Santé: le Hantavirus, ça n’arrive qu’aux autres…

Chez nous, le silence administratif est une science exacte. Plus le danger approche, plus il faut se faire discrets. C’est le camouflage. Rien à voir avec l’autruche. La vérité c’est qu’en Mauritanie, les virus s’égarent avant même de frapper à nos portes. Toujours! Espérons-le.
Le hantavirus ? Connais pas. Aucun communiqué, aucune conférence de presse, aucun plan de vigilance annoncé. Le Ministère de la Santé semble pratiquer la stratégie du camouflage sanitaire : si on n’en parle pas, c’est que ça n’existe pas. Une méthode « révolutionnaire » qui mériterait sans doute d’être disséquée en labos.
Pendant que le monde entier surveille les mouvements de cette nouvelle menace avec des laboratoires, des scanners et des cellules de crise, nous, nous observons le détroit d’Ormuz et le prix du gasoil. Chaque nation ses priorités. Chez nous, le virus peut toujours attendre son… ère.
Pourtant, le fameux paquebot contaminé navigue à quelques miles seulement de nos eaux. Mais rassurez-vous : tant qu’aucun rat infecté ne remplit une fiche d’entrée au territoire, tout va bien. La vigilance nationale repose sur les sociétés de dératisation. Une première.
Et puis, soyons honnêtes : pourquoi inquiéter les populations avec des questions inutiles ? Avons-nous des équipements de diagnostic ? Des laboratoires adaptés ? Des équipes formées? Des dispositifs de surveillance aux frontières? Quelle drôle d’idée ! Ici, les questions dérangeantes sont souvent plus dangereuses que les épidémies elles-mêmes.

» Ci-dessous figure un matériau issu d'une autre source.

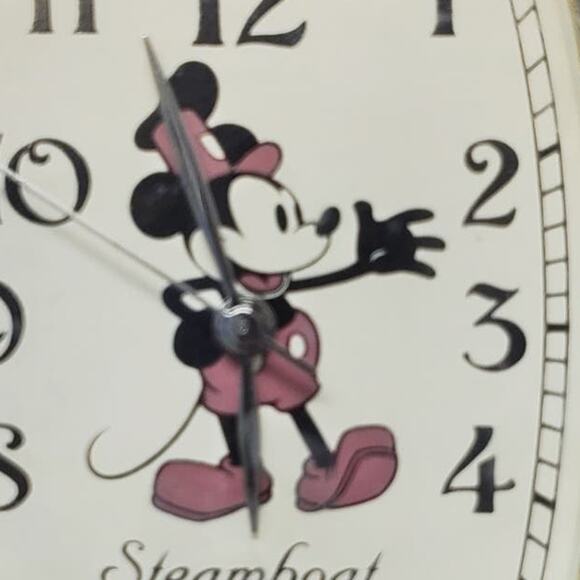 Disney Steamboat Willie Watch - Classic Mickey Mouse Design - Picture 2 of 10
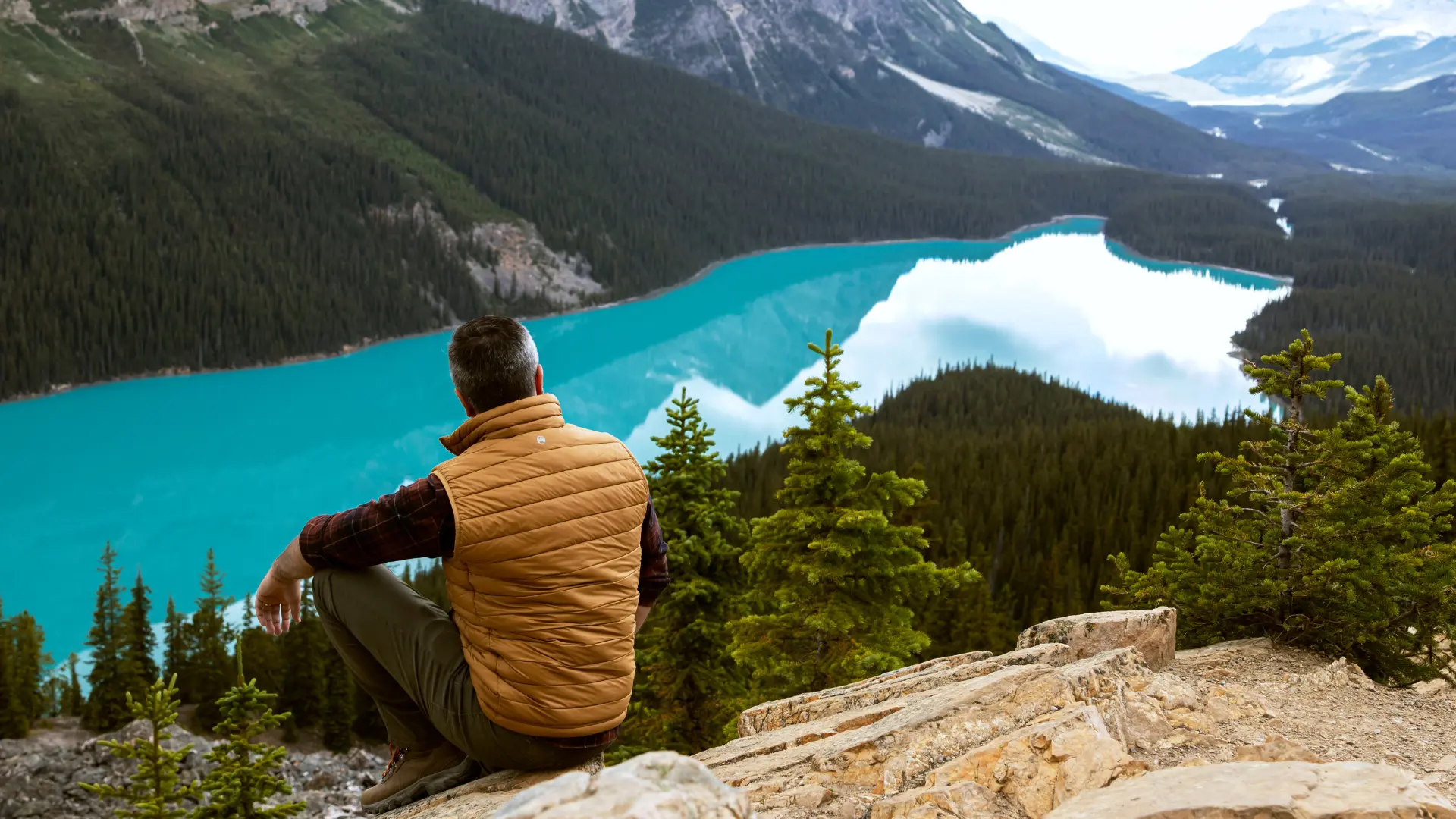 4 Travel books that will make your journey even better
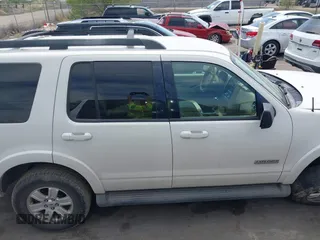 2008 Ford Explorer XLT with VIN 1FMEU73E28UA45435, listed as a IAAI auction lot 42014934 with 207,072 mi miles. Bid and sale history available at carsss.com. Image 13.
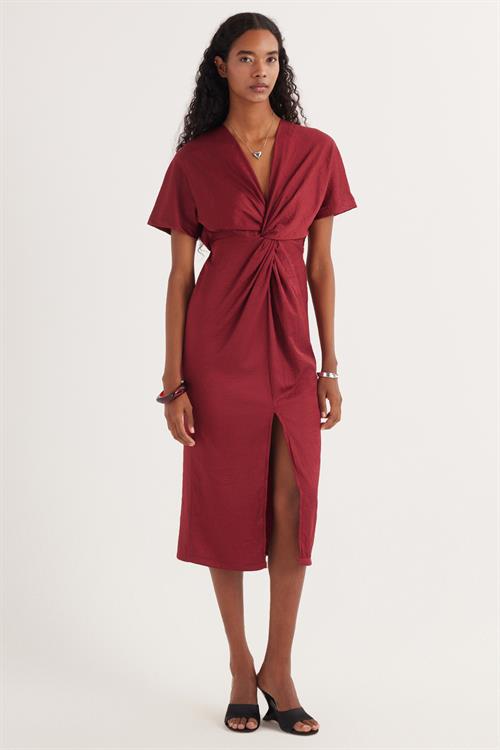Kadın Slim Fit Dar Kesim Kısa Kollu V Yaka Bordo Elbise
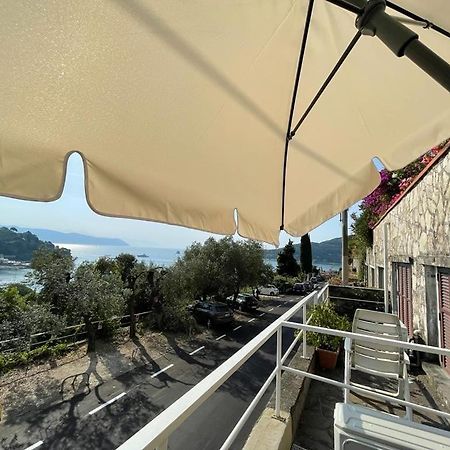 Apartamento Monolocale Baia Dei Delfini Porto Venere Exterior foto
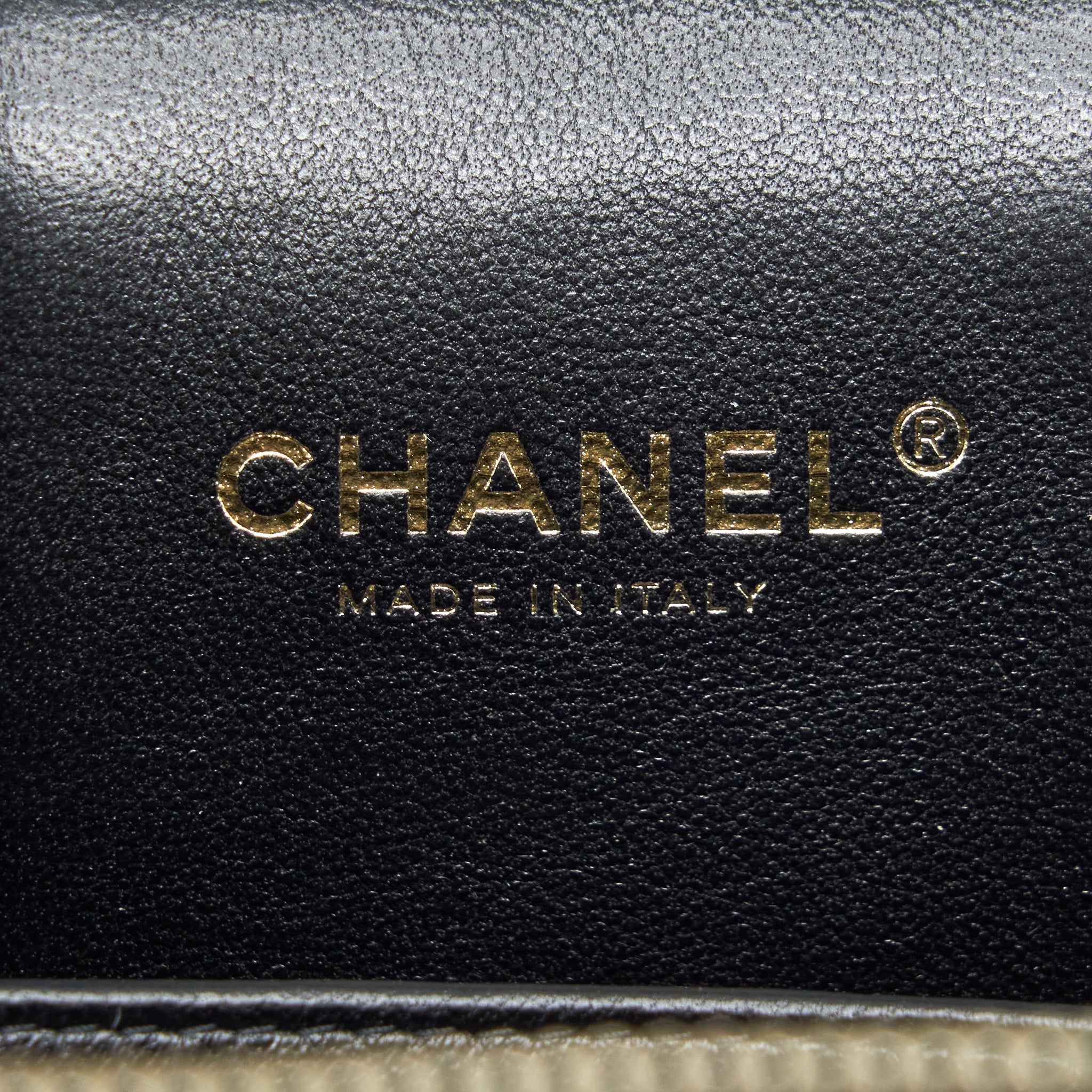 chanel-22s-top-handle-vanity-caviar-black-lghwmicrochip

Le plus admirable reste cette capacité “mauritanienne” à toujours attendre le premier cas avant de commencer à réfléchir. Chez nous, l’anticipation est perçue comme une forme d’exagération. Un mauvais présage pour écarter le mauvais œil. On préfère l’improvisation patriotique: découvrir le problème en direct, chercher les solutions après, puis organiser une commission pour comprendre pourquoi personne n’avait rien vu venir.
En attendant, chers citoyens, dormez tranquilles. Le hantavirus n’a officiellement pas été invité. Et en Mauritanie, tant qu’un problème n’est pas annoncé à la télévision, il appartient encore au domaine de la fiction. Et l’Administration peut vaquer à ses occupations. Clin d’œil.